• _Source text_
· · · ·
In [2]:
!pip install pymongo

Collecting pymongo




  Downloading pymongo-4.4.1-cp39-cp39-win_amd64.whl (408 kB)
Collecting dnspython<3.0.0,>=1.16.0
  Downloading dnspython-2.3.0-py3-none-any.whl (283 kB)
Installing collected packages: dnspython, pymongo
Successfully installed dnspython-2.3.0 pymongo-4.4.1


## 1. Data Ingestion Pipeline:
- a. Design a data ingestion pipeline that collects and stores data from various sources such as databases, APIs, and streaming platforms.
- b. Implement a real-time data ingestion pipeline for processing sensor data from IoT devices.
- c. Develop a data ingestion pipeline that handles data from different file formats (CSV, JSON, etc.) and performs data validation and cleansing.

##### Data collection from various sources (Here mongodb)

In [3]:
import pymongo
import pandas as pd
import json
from dataclasses import dataclass
# Provide the mongodb localhost url to connect python to mongodb.
import os

@dataclass
class EnvironmentVariable:
    mongo_db_url:str = os.getenv("MONGO_DB_URL")     # Providing url and access key
    aws_access_key_id:str = os.getenv("AWS_ACCESS_KEY_ID")
    aws_access_secret_key:str = os.getenv("AWS_SECRET_ACCESS_KEY")

env_var = EnvironmentVariable()
mongo_client = pymongo.MongoClient(env_var.mongo_db_url)
TARGET_COLUMN = "class"

In [None]:
import pandas as pd
from sensor.config import mongo_client
import os,sys
import numpy as np
import dill

def get_collection_as_dataframe(database_name:str,collection_name:str)->pd.DataFrame:
    """
    Description: This function return collection as dataframe
    =========================================================
    Params:
    database_name: database name
    collection_name: collection name
    =========================================================
    return Pandas dataframe of a collection
    """
    df = pd.DataFrame(list(mongo_client[database_name][collection_name].find()))
    if "_id" in df.columns:
        df = df.drop("_id",axis=1)
· · · ·
• _Data_
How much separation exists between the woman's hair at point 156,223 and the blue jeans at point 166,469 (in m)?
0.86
· · · ·
• _Given request_
Rewrite the notebook between "## 1. Data Ingestion" and "and streaming platforms.", inclusive, putting "message brokers" in place of "streaming platforms". Rely on the notebook alone.

• _Finished answer_
## 1. Data Ingestion Pipeline:
- a. Design a data ingestion pipeline that collects and stores data from various sources such as databases, APIs, and message brokers.